Temer prevalece e julgamento fica para 2019
Com queda no apoio ao governo, que ficou abaixo da simbólica maioria dos parlamentares, a Câmara dos Deputados rejeitou ontem a autorização para que o Supremo Tribuna Federal (STF) julgasse a denúncia da Procuradoria-Geral da República (PGR) de que o presidente Michel Temer cometeu os crimes de organização criminosa e obstrução de justiça. Com essa decisão, o pemedebista só será julgado após deixar o mandato, em 2019.
O trancamento já era esperado até pela oposição, mas o placar mostrou recuo dos apoios ao governo em relação à primeira denúncia, rejeitada há quase três meses pela Câmara. Daquela vez, 263 deputados apoiaram a permanência de Temer e 227 votaram por seu afastamento. Agora, foram 251 votos a favor do pemedebista, 233 contrários, duas abstenções e 25 ausências.
A oposição, que viu enfraquecimento do governo, ficou longe dos 342 votos necessários para abertura do processo, mas comemorou a vitória simbólica. Temer ficou abaixo dos 257 votos, número que representa a maioria dos deputados e exigido para votações mais complexas, como leis complementares. 13 deputados do PSD, PMDB, DEM, Pode, PR, PSDB e PSB mudaram o voto ou apareceram desta vez. Só PR e PRB conseguiram reverter votos a favor de Temer.
Para o ministro de Governo, Antonio Imbassahy (PSDB-BA), um dos que retornou à Câmara para votar, o resultado "foi muito bom". "Alguns que votaram com a gente na primeira denúncia se ausentaram, mas isso tem viés positivo para o governo, são parlamentares que não gostariam de votar pela admissibilidade da denúncia", disse. As ausências aumentaram em todas as siglas.
Temer repetiu a estratégia da primeira denúncia: recebeu pessoalmente mais de 200 deputados, liberou verbas para as bases eleitorais de quem votou por preserva-lo, distribuiu cargos do segundo e terceiro escalões, exonerou nove ministros que são deputados licenciados e atendeu demandas dos parlamentares, mesmo que para isso discordasse da equipe econômica, como na sanção do Refis e na desistência de privatizar o aeroporto de Congonhas.

*Dados extraídos*:
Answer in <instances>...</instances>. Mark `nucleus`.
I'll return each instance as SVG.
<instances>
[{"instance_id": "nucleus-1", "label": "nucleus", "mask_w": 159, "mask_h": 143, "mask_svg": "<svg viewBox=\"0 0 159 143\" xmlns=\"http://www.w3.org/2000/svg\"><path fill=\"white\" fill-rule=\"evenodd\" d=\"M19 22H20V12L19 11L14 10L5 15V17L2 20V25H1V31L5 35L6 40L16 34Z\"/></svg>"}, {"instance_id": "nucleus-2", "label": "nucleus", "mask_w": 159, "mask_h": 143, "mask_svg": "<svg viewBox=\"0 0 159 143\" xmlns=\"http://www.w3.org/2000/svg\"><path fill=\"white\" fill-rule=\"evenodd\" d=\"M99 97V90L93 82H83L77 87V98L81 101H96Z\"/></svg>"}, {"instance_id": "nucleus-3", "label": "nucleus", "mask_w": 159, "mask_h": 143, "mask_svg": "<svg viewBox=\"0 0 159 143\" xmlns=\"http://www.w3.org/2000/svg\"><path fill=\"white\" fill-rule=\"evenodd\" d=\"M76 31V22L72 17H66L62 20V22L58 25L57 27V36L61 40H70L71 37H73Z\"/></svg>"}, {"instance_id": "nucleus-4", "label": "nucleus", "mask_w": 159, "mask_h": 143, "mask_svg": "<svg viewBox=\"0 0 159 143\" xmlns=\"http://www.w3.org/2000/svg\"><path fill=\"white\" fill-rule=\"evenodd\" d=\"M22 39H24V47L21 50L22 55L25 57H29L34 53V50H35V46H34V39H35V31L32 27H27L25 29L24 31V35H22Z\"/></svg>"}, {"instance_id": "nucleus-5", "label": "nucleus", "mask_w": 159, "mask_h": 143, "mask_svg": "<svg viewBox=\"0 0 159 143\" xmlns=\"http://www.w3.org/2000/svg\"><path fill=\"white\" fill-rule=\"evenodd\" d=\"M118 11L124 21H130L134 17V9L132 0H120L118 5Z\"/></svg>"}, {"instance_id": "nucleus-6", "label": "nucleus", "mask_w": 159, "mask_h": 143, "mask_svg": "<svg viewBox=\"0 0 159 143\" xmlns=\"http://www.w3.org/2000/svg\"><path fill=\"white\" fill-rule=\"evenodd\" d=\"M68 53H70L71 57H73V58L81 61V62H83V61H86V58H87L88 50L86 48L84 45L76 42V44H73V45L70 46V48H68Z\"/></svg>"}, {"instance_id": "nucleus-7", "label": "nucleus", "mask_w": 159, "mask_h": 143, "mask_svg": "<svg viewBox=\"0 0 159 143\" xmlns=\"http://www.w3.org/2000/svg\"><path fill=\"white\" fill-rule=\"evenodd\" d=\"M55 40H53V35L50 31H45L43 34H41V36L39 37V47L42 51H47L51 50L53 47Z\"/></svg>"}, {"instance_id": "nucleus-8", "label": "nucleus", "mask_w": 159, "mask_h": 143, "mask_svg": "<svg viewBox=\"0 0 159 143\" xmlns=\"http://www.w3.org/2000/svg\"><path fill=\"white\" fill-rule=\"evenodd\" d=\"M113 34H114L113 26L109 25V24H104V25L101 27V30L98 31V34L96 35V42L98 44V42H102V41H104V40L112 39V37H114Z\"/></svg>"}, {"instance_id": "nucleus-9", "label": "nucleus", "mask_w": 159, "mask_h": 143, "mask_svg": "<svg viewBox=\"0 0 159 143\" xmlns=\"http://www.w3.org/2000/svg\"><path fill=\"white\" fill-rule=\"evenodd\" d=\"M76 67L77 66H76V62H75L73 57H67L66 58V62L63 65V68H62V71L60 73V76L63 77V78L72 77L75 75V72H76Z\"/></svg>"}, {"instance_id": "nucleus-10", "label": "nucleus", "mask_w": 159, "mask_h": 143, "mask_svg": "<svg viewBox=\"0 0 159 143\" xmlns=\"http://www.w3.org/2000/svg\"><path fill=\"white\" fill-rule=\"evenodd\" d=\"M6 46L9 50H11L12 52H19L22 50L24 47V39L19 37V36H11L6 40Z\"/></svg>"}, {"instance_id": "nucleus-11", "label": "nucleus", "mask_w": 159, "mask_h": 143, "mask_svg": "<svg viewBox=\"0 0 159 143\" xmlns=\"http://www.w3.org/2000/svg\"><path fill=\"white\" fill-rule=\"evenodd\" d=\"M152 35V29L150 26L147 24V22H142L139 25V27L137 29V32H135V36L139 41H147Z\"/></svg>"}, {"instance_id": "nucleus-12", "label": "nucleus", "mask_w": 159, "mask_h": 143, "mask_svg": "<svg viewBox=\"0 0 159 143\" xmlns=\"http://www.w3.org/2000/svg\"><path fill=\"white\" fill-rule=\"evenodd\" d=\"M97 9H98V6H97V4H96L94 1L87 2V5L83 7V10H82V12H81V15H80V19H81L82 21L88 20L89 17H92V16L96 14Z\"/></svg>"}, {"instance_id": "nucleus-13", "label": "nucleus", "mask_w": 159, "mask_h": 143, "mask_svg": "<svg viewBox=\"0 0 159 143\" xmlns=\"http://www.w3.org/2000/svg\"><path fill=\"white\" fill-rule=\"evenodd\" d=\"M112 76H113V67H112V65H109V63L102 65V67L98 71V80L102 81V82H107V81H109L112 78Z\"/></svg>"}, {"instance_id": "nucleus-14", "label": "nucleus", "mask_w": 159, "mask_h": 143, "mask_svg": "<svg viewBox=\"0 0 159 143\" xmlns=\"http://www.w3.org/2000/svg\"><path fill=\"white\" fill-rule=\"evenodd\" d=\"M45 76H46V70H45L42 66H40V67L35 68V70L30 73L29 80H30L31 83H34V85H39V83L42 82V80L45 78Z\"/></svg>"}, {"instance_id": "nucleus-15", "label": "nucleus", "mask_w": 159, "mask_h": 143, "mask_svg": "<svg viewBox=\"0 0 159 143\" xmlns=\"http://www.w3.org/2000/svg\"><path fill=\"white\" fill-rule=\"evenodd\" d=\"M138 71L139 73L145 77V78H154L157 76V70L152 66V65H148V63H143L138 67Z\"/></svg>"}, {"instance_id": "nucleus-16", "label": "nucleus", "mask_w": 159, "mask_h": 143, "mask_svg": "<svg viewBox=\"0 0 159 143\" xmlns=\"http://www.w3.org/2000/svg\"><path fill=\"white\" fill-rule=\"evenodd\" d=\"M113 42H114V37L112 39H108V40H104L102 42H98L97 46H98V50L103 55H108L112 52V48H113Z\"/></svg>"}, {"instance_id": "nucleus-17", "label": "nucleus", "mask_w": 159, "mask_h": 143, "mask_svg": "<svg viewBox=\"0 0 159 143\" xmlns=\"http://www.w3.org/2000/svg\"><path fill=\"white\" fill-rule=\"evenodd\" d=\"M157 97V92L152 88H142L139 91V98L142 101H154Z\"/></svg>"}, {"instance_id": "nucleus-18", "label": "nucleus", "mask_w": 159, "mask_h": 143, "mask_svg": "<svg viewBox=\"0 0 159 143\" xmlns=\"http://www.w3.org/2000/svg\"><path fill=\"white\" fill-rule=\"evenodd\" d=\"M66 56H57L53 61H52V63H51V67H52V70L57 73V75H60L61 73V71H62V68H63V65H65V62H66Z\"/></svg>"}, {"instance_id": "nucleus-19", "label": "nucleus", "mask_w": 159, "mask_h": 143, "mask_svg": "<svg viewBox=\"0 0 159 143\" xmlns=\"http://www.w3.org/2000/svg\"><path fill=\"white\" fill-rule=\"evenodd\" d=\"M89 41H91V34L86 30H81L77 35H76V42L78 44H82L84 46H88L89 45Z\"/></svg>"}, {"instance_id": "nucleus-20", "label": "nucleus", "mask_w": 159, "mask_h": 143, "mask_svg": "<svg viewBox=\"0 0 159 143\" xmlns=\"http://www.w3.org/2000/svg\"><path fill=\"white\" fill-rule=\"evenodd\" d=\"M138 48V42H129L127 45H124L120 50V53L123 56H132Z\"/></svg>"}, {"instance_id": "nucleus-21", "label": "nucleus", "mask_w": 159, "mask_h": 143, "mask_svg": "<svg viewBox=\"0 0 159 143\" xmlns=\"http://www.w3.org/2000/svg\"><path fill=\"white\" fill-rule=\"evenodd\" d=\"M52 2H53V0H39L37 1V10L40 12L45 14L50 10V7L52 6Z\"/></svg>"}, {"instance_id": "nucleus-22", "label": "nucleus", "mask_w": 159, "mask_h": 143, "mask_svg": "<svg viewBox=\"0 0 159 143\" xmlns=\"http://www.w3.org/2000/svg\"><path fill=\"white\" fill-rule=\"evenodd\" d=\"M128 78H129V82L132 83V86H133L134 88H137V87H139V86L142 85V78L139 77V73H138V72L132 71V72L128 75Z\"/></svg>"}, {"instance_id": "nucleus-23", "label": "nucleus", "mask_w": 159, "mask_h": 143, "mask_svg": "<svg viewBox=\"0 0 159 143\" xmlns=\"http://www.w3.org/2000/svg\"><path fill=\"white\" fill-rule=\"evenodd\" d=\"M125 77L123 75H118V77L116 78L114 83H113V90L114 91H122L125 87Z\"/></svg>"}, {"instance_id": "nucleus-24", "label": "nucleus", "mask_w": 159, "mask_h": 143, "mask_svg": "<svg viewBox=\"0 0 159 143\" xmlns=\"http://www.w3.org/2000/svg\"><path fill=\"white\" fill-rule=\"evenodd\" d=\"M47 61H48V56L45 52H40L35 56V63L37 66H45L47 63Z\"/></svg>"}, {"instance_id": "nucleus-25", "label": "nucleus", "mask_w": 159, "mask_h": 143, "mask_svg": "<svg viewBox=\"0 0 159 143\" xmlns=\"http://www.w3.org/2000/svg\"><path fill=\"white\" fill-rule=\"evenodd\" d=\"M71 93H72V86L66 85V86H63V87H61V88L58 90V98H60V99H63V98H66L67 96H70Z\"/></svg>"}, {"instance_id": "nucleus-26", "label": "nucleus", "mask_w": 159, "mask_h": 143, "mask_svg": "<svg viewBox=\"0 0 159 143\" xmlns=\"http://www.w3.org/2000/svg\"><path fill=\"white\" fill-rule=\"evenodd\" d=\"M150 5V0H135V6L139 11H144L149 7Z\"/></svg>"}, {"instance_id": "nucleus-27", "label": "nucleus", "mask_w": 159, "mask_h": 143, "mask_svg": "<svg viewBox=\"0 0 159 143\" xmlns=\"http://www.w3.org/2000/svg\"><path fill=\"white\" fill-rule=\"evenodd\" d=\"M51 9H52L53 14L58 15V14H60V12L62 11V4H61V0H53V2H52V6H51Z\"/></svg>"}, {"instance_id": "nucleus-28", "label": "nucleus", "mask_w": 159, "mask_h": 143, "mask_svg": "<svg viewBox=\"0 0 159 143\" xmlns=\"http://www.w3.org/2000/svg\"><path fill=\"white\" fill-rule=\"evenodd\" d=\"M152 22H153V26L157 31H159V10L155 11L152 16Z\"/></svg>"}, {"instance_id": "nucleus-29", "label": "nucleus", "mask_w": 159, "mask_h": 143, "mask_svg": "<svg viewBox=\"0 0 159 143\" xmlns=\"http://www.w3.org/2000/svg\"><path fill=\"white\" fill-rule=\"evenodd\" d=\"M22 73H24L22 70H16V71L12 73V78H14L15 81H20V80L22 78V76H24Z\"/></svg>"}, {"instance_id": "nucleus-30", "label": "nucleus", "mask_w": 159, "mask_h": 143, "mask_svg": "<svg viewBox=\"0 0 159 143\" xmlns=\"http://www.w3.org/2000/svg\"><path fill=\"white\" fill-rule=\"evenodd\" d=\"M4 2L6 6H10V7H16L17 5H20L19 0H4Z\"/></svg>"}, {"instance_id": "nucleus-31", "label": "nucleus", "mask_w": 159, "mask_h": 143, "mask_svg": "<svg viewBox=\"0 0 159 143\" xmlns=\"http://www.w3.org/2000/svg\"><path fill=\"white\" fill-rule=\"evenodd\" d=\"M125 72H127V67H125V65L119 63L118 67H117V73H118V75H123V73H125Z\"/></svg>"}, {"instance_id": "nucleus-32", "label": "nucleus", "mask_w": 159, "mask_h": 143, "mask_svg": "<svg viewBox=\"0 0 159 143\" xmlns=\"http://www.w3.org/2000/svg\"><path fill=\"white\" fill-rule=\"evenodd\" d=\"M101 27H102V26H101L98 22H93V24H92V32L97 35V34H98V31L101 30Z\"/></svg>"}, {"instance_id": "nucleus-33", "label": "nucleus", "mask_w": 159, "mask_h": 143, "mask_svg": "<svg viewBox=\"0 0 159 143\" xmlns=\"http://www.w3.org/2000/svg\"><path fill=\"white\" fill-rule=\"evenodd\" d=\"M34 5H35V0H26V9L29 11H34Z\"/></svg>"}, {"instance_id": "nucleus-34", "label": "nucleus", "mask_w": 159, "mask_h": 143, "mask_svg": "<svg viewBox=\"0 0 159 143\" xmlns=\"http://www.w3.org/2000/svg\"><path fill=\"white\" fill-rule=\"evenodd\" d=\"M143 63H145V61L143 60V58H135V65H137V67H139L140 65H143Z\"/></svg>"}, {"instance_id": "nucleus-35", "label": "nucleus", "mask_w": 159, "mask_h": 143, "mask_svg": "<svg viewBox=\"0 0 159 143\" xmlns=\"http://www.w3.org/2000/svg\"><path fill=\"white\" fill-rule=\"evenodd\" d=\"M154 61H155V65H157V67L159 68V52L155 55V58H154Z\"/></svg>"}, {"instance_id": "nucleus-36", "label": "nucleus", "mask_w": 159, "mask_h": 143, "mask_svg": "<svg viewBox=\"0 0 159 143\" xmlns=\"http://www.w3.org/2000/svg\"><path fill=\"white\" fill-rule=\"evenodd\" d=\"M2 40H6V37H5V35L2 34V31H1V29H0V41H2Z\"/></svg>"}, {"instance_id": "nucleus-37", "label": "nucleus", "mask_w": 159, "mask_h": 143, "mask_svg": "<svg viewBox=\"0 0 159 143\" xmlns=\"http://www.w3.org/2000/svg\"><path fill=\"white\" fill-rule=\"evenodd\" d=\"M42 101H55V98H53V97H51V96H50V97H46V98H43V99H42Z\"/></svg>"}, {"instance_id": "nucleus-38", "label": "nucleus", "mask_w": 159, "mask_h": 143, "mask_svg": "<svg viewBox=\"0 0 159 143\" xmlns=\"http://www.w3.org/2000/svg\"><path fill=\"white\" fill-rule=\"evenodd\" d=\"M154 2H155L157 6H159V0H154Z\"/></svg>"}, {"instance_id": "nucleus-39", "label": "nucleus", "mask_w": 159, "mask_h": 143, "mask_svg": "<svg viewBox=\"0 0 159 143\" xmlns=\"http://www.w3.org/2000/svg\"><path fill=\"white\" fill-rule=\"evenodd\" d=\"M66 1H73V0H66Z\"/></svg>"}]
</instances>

*Descrição do problema*:
Responda às perguntas abaixo com base na reportagem sobre a votação da denúncia contra Temer.
(a) Quantos votos favoráveis a Temer houve na votação desta segunda denúncia?
(b) Quantos votos eram necessários para a abertura do processo?
(c) Quantos ministros que são deputados licenciados foram exonerados por Temer?

*Resposta do exercício*:
(a) 251 votos.
(b) 342 votos.
(c) Nove ministros.